**Task instructions:**
Rewrite every row below as a numbered list. Leave out blank lines and the pictures.

**Data provided:**
* * * * * * * * *

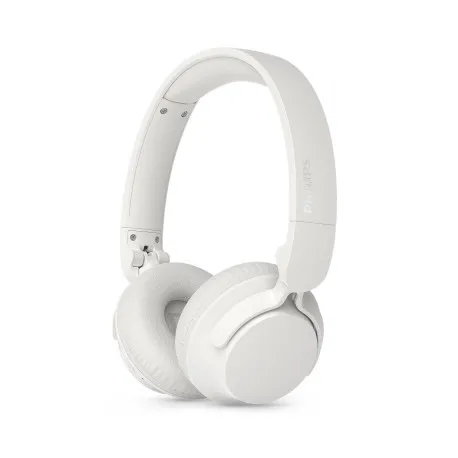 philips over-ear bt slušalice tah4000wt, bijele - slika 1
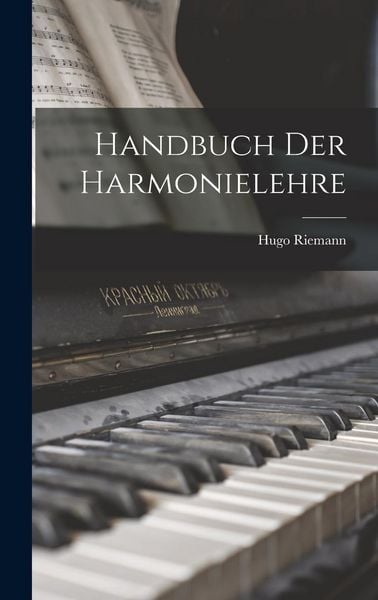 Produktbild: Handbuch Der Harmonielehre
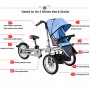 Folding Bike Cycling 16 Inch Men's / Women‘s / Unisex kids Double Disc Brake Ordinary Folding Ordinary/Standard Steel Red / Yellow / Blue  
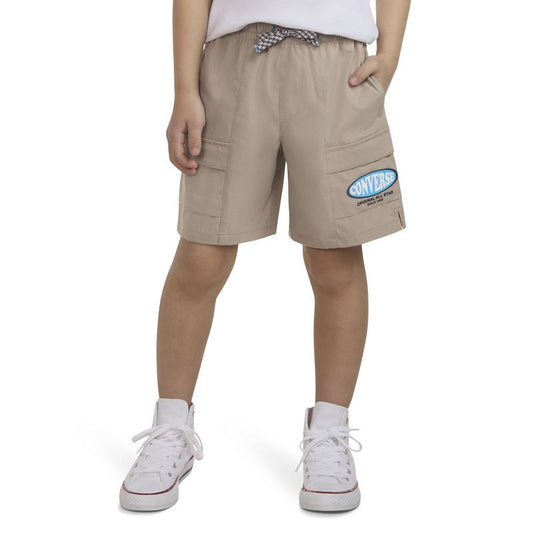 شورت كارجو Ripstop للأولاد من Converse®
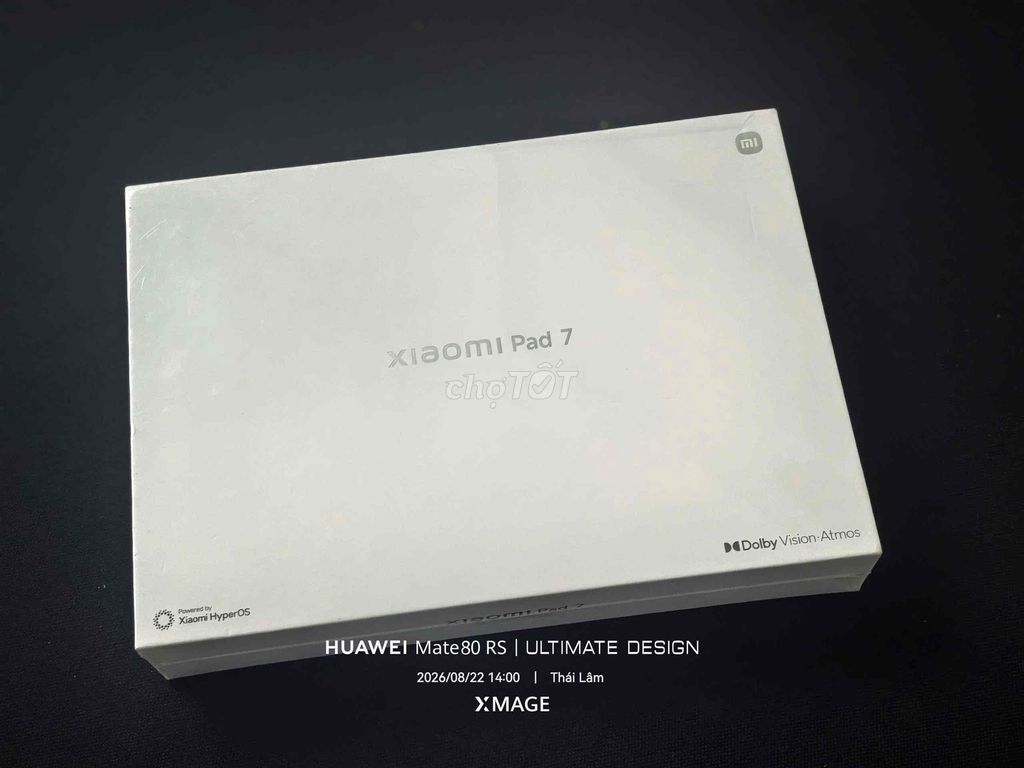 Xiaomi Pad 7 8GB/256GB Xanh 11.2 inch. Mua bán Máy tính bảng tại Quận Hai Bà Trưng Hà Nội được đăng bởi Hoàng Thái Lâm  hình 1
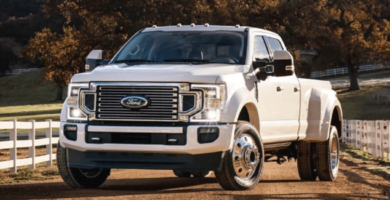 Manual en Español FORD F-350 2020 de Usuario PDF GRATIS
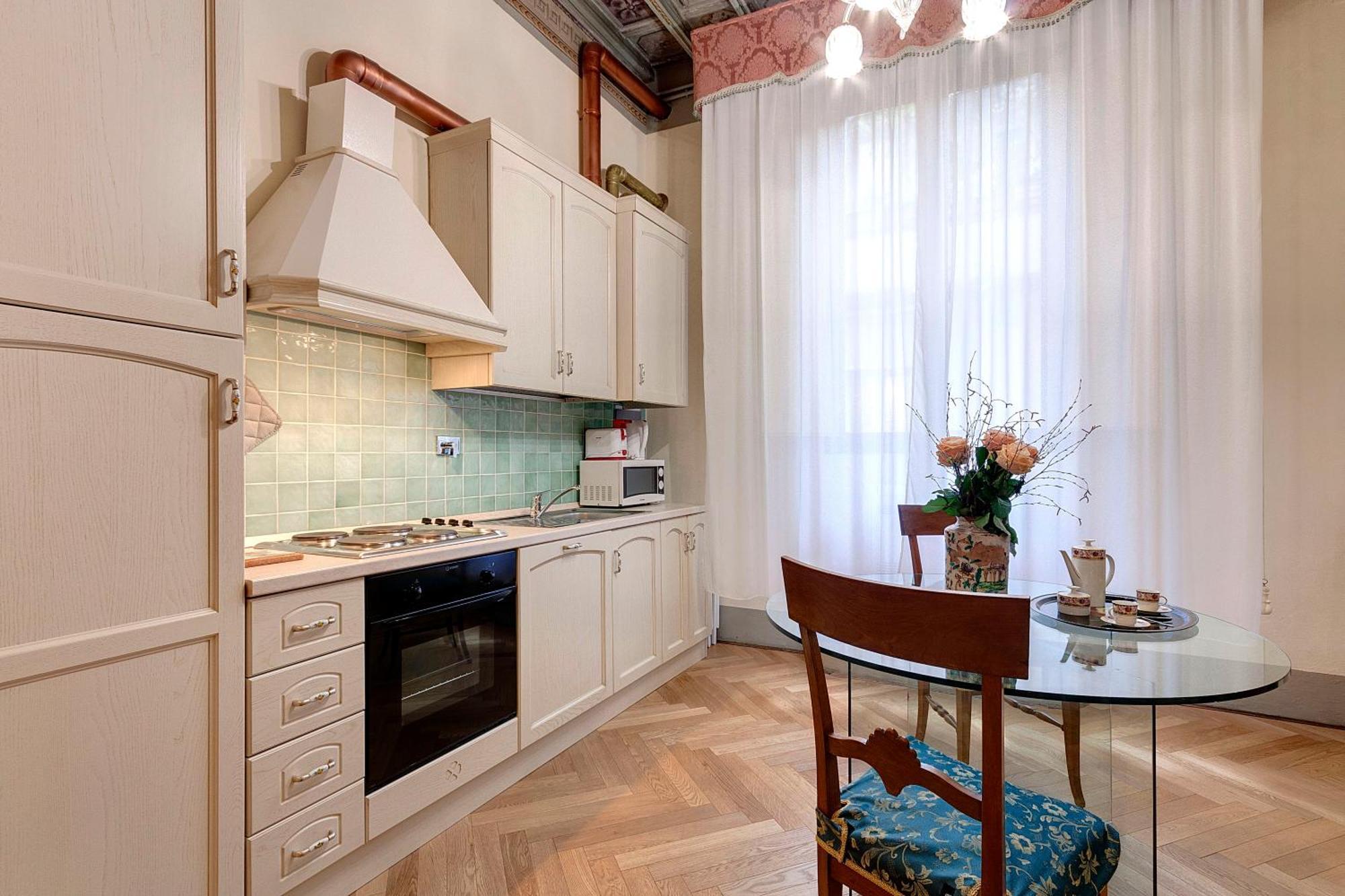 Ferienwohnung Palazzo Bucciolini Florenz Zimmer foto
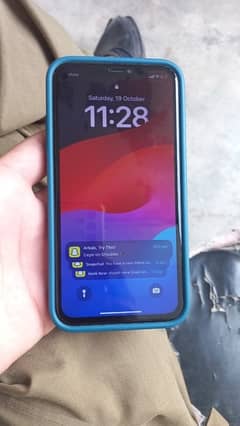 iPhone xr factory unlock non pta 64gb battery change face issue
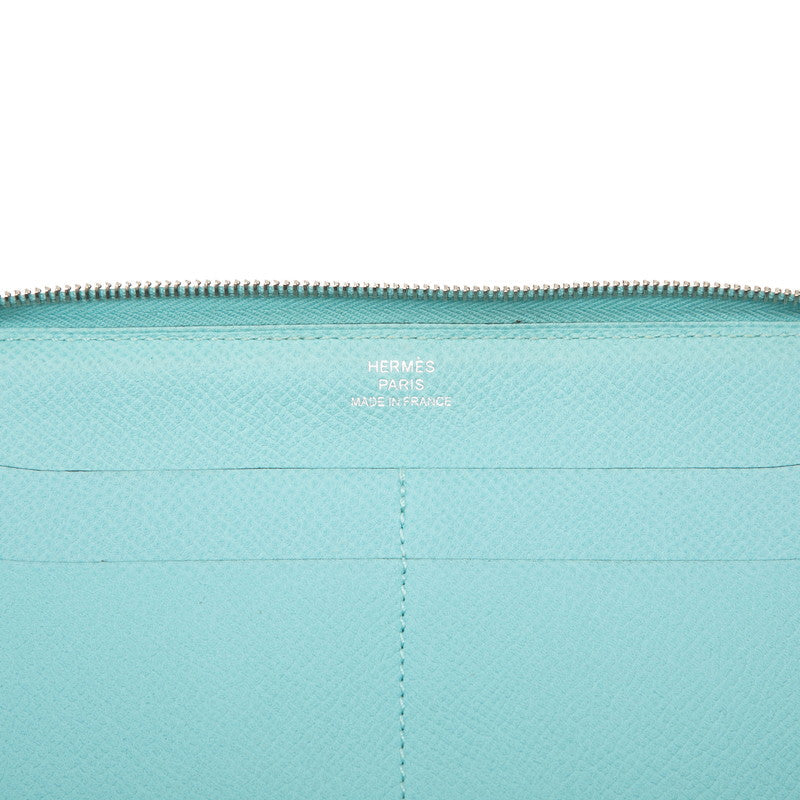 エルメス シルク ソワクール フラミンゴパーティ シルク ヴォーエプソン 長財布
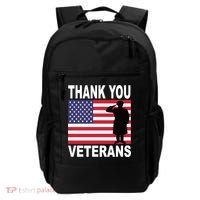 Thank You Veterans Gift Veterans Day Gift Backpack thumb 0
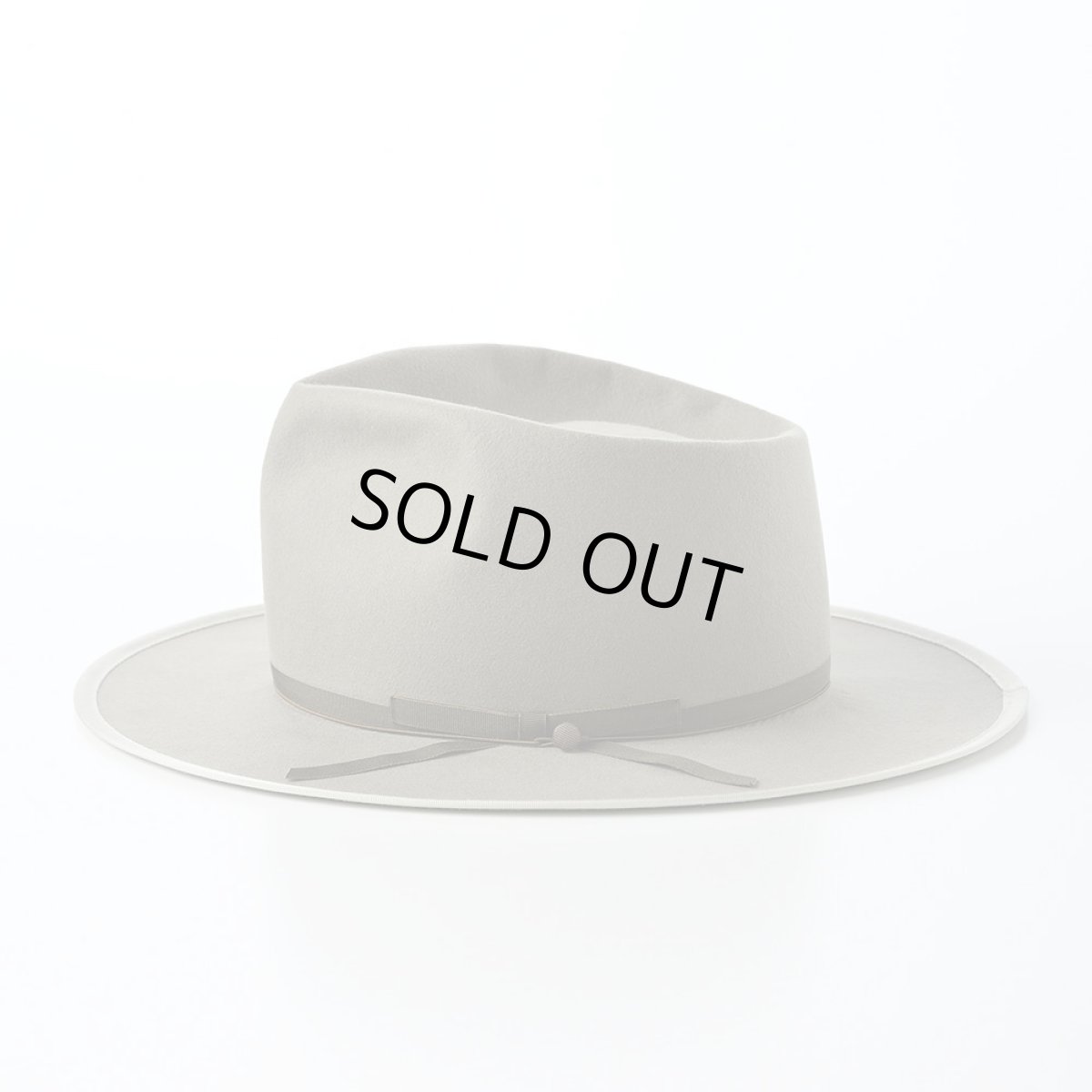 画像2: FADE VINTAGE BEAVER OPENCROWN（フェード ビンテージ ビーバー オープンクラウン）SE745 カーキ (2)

* * * * * * * * *

**Task response:**
1.  philips over-ear bt slušalice tah4000wt, bijele - slika 1
2.  Produktbild: Handbuch Der Harmonielehre
3.  Folding Bike Cycling 16 Inch Men's / Women‘s / Unisex kids Double Disc Brake Ordinary Folding Ordinary/Standard Steel Red / Yellow / Blue  
4.  شورت كارجو Ripstop للأولاد من Converse®
5.  Xiaomi Pad 7 8GB/256GB Xanh 11.2 inch. Mua bán Máy tính bảng tại Quận Hai Bà Trưng Hà Nội được đăng bởi Hoàng Thái Lâm  hình 1
6.  Manual en Español FORD F-350 2020 de Usuario PDF GRATIS
7.  Ferienwohnung Palazzo Bucciolini Florenz Zimmer foto
8.  iPhone xr factory unlock non pta 64gb battery change face issue
9.  エルメス シルク ソワクール フラミンゴパーティ シルク ヴォーエプソン 長財布
10.  Thank You Veterans Gift Veterans Day Gift Backpack thumb 0
11.  画像2: FADE VINTAGE BEAVER OPENCROWN（フェード ビンテージ ビーバー オープンクラウン）SE745 カーキ (2)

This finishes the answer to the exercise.